From the records below, give the part that opens with the line containing "How much distance" and closes with the line containing "2654 millimetres" as a numbered list, one line per item, with blank lines left out.

____ RECORDS TO PROCESS

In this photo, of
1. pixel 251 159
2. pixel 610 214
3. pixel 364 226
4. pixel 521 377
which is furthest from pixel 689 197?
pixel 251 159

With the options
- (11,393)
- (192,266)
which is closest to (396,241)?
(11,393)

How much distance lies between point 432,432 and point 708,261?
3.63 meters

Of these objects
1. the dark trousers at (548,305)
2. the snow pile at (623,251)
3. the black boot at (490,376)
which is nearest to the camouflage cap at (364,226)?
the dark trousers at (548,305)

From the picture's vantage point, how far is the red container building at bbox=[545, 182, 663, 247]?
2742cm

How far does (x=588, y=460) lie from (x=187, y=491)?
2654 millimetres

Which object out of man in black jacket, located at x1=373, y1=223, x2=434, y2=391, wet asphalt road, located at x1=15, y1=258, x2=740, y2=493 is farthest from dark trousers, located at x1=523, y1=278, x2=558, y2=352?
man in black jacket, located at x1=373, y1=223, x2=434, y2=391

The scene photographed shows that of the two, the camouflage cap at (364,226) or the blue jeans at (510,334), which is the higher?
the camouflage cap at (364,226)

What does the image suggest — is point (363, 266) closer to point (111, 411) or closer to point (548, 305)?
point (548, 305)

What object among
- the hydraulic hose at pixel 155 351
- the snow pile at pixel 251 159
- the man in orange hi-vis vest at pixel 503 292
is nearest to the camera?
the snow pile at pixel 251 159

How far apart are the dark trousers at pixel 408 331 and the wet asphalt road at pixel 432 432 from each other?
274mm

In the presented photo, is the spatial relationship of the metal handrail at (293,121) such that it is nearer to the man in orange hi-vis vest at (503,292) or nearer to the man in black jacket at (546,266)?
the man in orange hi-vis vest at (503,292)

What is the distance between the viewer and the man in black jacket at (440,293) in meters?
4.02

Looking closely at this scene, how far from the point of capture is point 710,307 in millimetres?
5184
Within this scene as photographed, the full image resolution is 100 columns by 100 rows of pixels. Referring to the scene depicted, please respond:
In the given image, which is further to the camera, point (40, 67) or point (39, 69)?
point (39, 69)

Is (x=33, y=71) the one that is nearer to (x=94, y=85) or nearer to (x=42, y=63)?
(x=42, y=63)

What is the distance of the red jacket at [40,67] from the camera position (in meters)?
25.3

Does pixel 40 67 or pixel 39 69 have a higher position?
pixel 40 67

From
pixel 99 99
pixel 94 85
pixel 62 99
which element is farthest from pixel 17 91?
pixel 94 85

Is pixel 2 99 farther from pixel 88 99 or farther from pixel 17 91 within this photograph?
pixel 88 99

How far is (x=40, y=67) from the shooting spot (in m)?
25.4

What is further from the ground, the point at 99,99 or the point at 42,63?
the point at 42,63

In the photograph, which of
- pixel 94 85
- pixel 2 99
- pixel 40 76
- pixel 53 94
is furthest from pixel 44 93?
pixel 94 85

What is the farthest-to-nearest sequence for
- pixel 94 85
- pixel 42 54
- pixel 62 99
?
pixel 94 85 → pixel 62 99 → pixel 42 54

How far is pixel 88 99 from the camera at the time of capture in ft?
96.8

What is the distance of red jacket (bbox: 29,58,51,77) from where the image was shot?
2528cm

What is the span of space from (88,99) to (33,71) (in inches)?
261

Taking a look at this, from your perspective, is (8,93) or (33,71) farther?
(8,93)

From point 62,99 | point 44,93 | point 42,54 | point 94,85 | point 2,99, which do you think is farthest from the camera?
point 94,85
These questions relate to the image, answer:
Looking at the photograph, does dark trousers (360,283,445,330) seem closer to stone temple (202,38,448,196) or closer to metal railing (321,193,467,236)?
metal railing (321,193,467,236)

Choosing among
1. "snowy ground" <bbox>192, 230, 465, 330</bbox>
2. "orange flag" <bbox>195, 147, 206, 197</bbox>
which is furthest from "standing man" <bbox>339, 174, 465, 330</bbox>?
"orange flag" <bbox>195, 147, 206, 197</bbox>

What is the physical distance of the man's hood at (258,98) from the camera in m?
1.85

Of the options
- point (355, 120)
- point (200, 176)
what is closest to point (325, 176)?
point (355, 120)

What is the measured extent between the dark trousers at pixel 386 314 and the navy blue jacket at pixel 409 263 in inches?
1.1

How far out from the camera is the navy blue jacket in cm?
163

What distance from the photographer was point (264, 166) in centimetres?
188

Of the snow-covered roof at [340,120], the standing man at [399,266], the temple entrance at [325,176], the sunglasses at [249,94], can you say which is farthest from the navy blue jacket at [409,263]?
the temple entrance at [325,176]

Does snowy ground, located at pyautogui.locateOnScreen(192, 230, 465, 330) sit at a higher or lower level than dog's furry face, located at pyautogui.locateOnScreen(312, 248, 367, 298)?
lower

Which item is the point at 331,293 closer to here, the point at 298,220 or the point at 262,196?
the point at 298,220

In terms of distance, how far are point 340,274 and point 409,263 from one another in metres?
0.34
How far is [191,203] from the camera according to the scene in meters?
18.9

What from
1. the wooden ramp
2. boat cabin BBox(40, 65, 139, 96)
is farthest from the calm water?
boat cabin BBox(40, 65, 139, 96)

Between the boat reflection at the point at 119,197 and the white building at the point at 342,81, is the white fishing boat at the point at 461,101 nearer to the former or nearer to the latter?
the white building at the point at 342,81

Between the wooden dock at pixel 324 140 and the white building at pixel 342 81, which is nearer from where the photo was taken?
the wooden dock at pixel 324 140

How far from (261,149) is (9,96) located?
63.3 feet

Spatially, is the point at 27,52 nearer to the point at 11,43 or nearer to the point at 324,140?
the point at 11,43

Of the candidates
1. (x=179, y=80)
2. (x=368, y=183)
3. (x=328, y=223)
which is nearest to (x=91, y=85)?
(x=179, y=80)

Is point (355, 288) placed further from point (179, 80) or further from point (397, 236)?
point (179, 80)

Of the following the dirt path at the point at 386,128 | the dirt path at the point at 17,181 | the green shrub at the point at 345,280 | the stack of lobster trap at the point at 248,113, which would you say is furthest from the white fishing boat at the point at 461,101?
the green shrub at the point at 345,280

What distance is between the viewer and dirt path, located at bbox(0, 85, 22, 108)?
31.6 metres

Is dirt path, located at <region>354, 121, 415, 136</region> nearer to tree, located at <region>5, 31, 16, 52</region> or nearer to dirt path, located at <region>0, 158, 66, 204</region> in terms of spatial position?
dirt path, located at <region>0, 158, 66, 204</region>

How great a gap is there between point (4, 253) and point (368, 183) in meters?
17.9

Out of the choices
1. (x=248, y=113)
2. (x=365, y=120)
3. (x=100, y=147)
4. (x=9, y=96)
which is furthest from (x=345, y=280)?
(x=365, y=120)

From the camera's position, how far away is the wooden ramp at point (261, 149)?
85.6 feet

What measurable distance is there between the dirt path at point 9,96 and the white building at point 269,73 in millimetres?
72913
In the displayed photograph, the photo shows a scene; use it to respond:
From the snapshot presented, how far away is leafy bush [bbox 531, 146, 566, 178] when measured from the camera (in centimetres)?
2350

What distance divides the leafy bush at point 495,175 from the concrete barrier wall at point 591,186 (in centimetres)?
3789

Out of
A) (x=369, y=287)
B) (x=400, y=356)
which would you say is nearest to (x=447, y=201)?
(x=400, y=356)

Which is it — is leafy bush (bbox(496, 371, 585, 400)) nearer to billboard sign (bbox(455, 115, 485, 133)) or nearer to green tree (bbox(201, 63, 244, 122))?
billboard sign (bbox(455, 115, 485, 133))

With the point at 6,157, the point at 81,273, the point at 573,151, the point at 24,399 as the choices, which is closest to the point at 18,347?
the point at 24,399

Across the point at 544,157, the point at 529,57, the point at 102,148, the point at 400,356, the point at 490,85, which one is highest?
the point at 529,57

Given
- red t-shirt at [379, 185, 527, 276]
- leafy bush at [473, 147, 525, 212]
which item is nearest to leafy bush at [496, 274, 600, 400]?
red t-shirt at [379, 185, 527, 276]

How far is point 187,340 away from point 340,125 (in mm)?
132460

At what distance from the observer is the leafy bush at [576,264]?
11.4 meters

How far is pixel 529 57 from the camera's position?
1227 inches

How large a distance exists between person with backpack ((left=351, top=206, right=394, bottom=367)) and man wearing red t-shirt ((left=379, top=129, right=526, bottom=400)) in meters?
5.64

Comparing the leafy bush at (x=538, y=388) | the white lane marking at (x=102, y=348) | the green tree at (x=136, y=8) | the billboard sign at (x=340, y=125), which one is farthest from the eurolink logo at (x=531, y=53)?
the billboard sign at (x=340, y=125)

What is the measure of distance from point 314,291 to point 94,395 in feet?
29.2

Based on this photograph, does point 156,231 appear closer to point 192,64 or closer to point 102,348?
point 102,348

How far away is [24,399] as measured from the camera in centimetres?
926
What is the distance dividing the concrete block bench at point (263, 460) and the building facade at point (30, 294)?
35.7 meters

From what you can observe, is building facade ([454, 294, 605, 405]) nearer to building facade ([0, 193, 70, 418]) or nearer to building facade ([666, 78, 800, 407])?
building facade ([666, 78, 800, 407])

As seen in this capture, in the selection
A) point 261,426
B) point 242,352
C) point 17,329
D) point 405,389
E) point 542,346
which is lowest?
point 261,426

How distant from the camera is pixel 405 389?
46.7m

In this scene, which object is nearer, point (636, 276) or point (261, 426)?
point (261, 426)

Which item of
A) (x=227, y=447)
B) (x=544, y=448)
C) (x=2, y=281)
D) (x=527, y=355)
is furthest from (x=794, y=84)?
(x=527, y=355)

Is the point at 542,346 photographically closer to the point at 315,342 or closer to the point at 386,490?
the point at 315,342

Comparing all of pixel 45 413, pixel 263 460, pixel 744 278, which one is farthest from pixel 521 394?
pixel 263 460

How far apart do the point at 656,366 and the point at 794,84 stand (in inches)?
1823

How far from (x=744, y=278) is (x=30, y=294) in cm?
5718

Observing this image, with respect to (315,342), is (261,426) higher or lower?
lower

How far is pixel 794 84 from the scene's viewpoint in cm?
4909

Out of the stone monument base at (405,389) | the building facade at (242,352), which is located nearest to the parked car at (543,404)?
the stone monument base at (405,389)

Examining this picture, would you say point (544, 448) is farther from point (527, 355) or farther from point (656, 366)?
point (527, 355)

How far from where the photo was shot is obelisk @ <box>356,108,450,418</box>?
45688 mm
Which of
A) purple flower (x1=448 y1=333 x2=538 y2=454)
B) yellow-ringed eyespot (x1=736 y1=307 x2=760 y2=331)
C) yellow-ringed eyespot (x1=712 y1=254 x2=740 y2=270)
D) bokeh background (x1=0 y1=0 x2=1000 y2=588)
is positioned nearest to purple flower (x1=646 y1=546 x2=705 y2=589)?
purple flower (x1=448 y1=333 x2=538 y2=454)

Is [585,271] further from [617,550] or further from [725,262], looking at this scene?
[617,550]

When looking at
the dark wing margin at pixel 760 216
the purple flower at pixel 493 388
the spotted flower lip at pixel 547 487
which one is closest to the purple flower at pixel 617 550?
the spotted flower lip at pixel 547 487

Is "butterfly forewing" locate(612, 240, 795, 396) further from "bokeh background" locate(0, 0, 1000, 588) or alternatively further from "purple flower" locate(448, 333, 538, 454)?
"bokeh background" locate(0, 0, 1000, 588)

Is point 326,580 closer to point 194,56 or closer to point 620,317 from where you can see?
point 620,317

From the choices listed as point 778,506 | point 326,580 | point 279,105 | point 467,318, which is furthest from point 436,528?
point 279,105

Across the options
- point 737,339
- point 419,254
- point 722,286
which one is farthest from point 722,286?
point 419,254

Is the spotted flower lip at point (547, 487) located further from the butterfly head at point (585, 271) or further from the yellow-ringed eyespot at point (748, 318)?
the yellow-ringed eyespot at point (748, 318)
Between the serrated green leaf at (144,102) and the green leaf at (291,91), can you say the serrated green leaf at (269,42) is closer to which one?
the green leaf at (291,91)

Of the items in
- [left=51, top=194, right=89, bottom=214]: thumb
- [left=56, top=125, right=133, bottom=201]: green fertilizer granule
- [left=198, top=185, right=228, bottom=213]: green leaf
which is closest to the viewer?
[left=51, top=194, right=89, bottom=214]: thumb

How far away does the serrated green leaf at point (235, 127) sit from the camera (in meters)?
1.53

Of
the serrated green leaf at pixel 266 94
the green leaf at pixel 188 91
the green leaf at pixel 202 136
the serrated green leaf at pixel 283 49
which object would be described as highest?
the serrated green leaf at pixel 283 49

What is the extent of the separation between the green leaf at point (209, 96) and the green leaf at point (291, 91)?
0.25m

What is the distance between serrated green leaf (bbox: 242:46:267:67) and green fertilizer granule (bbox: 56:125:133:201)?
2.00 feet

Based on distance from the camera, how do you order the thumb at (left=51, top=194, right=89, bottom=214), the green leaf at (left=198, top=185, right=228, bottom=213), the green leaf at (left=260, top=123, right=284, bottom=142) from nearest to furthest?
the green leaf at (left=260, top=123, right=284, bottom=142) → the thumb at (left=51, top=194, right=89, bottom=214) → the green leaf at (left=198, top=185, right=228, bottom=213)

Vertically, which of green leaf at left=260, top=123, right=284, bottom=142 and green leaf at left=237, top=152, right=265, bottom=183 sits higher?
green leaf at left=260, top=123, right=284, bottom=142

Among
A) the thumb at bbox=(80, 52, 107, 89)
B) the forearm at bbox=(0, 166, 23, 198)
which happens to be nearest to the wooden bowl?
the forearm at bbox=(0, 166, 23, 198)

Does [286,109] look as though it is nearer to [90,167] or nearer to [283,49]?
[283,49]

________

## ANSWER IN FULL:
1. How much distance lies between point 432,432 and point 708,261?
2. 3.63 meters
3. Of these objects
4. 1. the dark trousers at (548,305)
5. 2. the snow pile at (623,251)
6. 3. the black boot at (490,376)
7. which is nearest to the camouflage cap at (364,226)?
8. the dark trousers at (548,305)
9. From the picture's vantage point, how far is the red container building at bbox=[545, 182, 663, 247]?
10. 2742cm
11. How far does (x=588, y=460) lie from (x=187, y=491)?
12. 2654 millimetres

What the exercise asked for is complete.